Venous aetiologies have been recognised as potential sources of tinnitus. Venous sinus dominance, transverse sinus stenosis, and venous diverticulum are often presented in clinical series of tinnitus. Jugular bulb abnormalities such as high location, dehiscence, and diverticula were reported as venous causes of pulsatile tinnitus (Sismanis pulsatile tinnitus) [17].

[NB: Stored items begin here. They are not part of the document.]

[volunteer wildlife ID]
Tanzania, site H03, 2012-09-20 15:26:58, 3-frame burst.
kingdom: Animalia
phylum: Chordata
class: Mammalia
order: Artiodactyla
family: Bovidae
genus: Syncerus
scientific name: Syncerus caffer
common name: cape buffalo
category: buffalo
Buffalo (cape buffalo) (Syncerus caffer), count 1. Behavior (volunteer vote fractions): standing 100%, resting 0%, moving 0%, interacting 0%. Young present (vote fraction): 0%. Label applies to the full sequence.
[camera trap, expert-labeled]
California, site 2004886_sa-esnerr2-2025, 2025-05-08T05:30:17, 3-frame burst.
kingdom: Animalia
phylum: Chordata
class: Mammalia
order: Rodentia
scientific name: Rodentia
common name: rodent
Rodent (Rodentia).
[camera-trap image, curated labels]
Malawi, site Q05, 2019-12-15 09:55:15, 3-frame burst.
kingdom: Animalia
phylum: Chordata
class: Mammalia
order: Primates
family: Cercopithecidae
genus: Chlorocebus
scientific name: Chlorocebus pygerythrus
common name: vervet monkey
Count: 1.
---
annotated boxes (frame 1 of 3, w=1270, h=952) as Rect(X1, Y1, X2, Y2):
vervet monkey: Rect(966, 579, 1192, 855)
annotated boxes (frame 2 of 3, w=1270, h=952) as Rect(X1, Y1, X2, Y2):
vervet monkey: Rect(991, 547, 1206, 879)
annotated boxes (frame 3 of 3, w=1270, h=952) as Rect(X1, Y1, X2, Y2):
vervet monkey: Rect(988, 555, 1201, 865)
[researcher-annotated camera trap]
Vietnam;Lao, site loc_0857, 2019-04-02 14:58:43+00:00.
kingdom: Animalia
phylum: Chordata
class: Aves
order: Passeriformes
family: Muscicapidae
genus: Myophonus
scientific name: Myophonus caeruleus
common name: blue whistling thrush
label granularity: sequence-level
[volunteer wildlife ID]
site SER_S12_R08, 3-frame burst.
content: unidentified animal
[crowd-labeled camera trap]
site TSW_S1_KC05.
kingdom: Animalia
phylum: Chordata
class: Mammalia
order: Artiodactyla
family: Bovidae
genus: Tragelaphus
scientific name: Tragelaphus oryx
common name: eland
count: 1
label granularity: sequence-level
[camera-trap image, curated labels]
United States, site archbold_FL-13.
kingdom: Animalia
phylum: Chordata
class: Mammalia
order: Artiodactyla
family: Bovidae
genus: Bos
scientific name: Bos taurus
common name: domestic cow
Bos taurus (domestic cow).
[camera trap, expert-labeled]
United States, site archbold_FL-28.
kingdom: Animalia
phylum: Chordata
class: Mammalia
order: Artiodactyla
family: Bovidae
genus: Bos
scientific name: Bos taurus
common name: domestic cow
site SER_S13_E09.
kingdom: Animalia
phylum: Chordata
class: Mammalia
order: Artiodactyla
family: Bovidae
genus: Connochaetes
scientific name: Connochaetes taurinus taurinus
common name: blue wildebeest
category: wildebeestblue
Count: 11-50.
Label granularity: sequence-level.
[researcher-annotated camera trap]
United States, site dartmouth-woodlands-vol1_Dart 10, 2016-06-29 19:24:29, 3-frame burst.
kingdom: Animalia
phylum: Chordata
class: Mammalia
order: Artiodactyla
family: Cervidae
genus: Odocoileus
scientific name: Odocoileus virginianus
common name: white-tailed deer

Hearing loss in tinnitus patients is also a subject of interest among researchers. Some of the tinnitus patients may have acoustic trauma findings in their audiometric examinations. On the other hand, many patients present with normal audiogram. In our study, the affected ears showed worse hearing thresholds than healthy ears, but it was not statistically significant. Auditory brain stem responses of tinnitus patients with normal audiograms were examined and found to have reduced amplitudes of wave I [26]. They suggested that even if the audiogram of patients is normal, there is hidden hearing loss in tinnitus patients. The authors were also found to be reduced in tinnitus patients with normal hearing [2]. Kim et al. [16] investigated extended high frequency (above 8 kHz) hearing loss in patients with normal audiograms, and 74% of the patients had hearing loss above 8 kHz.

CONCLUSIONS

As a conclusion, we investigated possible anato-mical differences and asymmetry in temporal bones of tinnitus patients. We found that the diameters of internal acoustic meats and jugular bulb were larger in the ears of those with tinnitus than in those with healthy ears; however, there was no statistical significance. The method is simple, reliable, unbiased, and cheap. Further studies are required with larger samples correlating with the aging process in order to support these results.

ACKNOWLEDGEMENTS

The authors would like to thank Asc Prof. Sinan Canan for his kind support and assistance on the stereological methodology.